Throughout the book, a selection of practical use-cases are discussed, first with the traditional non-streaming solution, followed by a detailed explanation of how streaming-based solutions do a better job. These design trade-offs are what makes the book worth reading from cover to cover. They’ll make you think twice before building an application with a centralized database!

Although this book is sponsored by Confluent, the creators of open source Apache Kafka, at no point did it feel like a sales pitch. Instead, this book is about concepts and design patterns that apply to any data streaming solutions (including Amazon Kinesis or Akka Streams). Don’t expect to see much source code though — that’s not what this book is about.

Key Lessons

Here are the key takeaways that make this book worth reading:

There’s No Single Way to Access Data

For me, the most important message of this book is that it’s unwise to store all of your application’s data in a single database, using a single schema. Instead, different parts of the application should store the same data in different ways, depending on their access patterns.

For example, if you press the “Like” button on a social media post, this may look like a single update to the application’s state, but actually results in multiple things happening — notifications are sent via email, statistics databases are updated to track the number of likes per article, and machine learning algorithms are triggered to recommend similar articles.

It’s unreasonable for all parts of the software application to query the same database for all these different purposes, so instead, we send the “like” event on an event stream for all those different services to listen to.

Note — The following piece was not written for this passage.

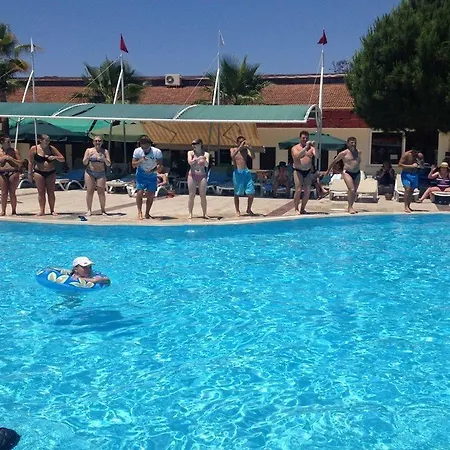 منتجع Aska Costa Club 5*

They can then store and process the data however is best for them.

Logging to Sequential Files Is Very Scalable

A second key point is that logging data changes to a sequential log stream is more efficient (considering disk access time) than adding, updating, or splitting a B-Tree index, as used inside relational databases. If your application doesn’t actually need random read/write access to data, then a sequential stream of changes is potentially more useful.

Also, log streams can benefit from partitioning/sharding to reach higher levels of scale, they provide a global ordering in which the events actually happened, and can provide the ability to replay events from the past (until you decide to purge old data).

Integrating Streams into Your Existing Application

If you’re working on an application that currently uses a centralized database, and you’d instead like to start streaming your data, consider the Change Data Capture approach. By listening to incremental changes (inserts or updates) occurring inside your database, it’s possible to generate a stream of changes, in the order they occurred. We then get all the benefits of streaming data changes around the system, without modifying the original application.

Similarity to Unix Pipelines

Towards the end of the book, there’s a great comparison drawn with the Unix shell pipelines that many of us have used for decades. Standard tools such as grep, awk, sort, and uniq resemble micro-services that perform a single function, and the pipe operator | joins them together by passing streams of character data.

Summary

I recommend that anybody interested in software architecture should understand the concepts from this book. It’s free to download, and at 170 pages you can easily skip through sections you’re already familiar with.

I’m looking forward to reading Martin Kleppmann’s latest book, titled Designing Data-Intensive Applications.